··· ENTRIES PROVIDED ···

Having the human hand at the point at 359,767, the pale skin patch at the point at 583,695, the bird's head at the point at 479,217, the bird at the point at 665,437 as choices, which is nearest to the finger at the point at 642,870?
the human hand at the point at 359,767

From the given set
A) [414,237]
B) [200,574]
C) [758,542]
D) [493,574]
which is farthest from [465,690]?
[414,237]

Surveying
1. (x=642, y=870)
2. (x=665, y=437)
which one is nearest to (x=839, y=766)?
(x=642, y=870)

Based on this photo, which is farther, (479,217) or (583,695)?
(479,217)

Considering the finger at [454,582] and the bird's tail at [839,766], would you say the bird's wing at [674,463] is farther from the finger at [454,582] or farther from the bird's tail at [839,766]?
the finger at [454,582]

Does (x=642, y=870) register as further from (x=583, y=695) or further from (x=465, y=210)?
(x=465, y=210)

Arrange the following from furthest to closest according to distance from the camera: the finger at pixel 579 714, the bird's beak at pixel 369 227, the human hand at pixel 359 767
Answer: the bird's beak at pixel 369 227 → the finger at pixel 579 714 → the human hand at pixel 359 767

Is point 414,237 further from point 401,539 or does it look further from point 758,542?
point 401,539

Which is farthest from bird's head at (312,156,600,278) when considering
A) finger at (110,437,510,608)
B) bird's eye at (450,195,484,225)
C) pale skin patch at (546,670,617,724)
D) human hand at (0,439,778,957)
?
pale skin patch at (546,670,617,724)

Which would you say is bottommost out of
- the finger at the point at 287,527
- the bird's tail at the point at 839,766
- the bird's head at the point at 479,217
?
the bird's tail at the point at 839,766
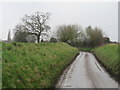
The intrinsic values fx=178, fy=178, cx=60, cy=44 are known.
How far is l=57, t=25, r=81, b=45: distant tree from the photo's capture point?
70625mm

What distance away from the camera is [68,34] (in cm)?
7062

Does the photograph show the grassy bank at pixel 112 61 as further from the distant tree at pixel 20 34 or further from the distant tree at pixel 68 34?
the distant tree at pixel 68 34

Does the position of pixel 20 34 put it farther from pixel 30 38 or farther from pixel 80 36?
pixel 80 36

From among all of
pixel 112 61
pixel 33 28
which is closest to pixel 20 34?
pixel 33 28

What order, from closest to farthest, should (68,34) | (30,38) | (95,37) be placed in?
1. (30,38)
2. (95,37)
3. (68,34)

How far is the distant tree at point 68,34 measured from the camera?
70.6m

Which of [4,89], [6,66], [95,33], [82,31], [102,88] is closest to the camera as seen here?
[4,89]

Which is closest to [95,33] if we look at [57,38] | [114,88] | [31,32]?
[57,38]

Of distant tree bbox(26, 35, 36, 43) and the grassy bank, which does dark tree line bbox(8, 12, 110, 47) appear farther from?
the grassy bank

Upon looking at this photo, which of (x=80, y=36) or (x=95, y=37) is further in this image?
(x=80, y=36)

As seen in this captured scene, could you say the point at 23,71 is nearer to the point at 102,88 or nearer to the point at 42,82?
the point at 42,82

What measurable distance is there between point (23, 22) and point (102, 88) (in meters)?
54.9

···

**STATED EXERCISE:**
Copy the entire listing above word for word, leaving out the pictures.

**CORRECT ANSWER:**
Having the human hand at the point at 359,767, the pale skin patch at the point at 583,695, the bird's head at the point at 479,217, the bird at the point at 665,437 as choices, which is nearest to the finger at the point at 642,870?
the human hand at the point at 359,767

From the given set
A) [414,237]
B) [200,574]
C) [758,542]
D) [493,574]
which is farthest from [465,690]?
[414,237]

Surveying
1. (x=642, y=870)
2. (x=665, y=437)
which one is nearest to (x=839, y=766)?
(x=642, y=870)

Based on this photo, which is farther, (479,217) or (583,695)?
(479,217)

Considering the finger at [454,582] and the bird's tail at [839,766], would you say the bird's wing at [674,463] is farther from the finger at [454,582] or farther from the bird's tail at [839,766]?
the finger at [454,582]

Does (x=642, y=870) register as further from (x=583, y=695) or further from (x=465, y=210)?
(x=465, y=210)

Arrange the following from furthest to closest according to distance from the camera: the finger at pixel 579 714, the bird's beak at pixel 369 227, the human hand at pixel 359 767
Answer: the bird's beak at pixel 369 227 → the finger at pixel 579 714 → the human hand at pixel 359 767

Is point 414,237 further from point 401,539 or does it look further from point 758,542?
point 401,539

Which is farthest from bird's head at (312,156,600,278) when considering
A) finger at (110,437,510,608)
B) bird's eye at (450,195,484,225)
C) pale skin patch at (546,670,617,724)
D) human hand at (0,439,778,957)
?
pale skin patch at (546,670,617,724)

Which would you say is bottommost out of
- the finger at the point at 287,527
- the bird's tail at the point at 839,766
- the bird's head at the point at 479,217
?
the bird's tail at the point at 839,766
The intrinsic values fx=178, fy=178, cx=60, cy=44 are known.
How far is l=57, t=25, r=81, b=45: distant tree from the photo's capture point?
70625mm

What distance away from the camera is [68,34] (in cm)?
7062

Does the photograph show the grassy bank at pixel 112 61 as further from the distant tree at pixel 20 34 or further from the distant tree at pixel 68 34?
the distant tree at pixel 68 34

Does the position of pixel 20 34 put it farther from pixel 30 38 or farther from pixel 80 36?
pixel 80 36

From among all of
pixel 112 61
pixel 33 28
which is closest to pixel 20 34?
pixel 33 28

What order, from closest to farthest, should (68,34) | (30,38) | (95,37) be placed in?
1. (30,38)
2. (95,37)
3. (68,34)

How far is the distant tree at point 68,34 measured from the camera?
70.6m

Which of [4,89], [6,66], [95,33], [82,31], [102,88] is closest to the camera as seen here?
[4,89]

Which is closest to [95,33] if we look at [57,38] | [114,88] | [31,32]?
[57,38]

Of distant tree bbox(26, 35, 36, 43) and the grassy bank, which does dark tree line bbox(8, 12, 110, 47) appear farther from?
the grassy bank

Upon looking at this photo, which of (x=80, y=36) or (x=95, y=37) is further in this image?
(x=80, y=36)

As seen in this captured scene, could you say the point at 23,71 is nearer to the point at 102,88 or nearer to the point at 42,82?
the point at 42,82

What measurable distance is there between point (23, 22) and point (102, 88) (in meters)?
54.9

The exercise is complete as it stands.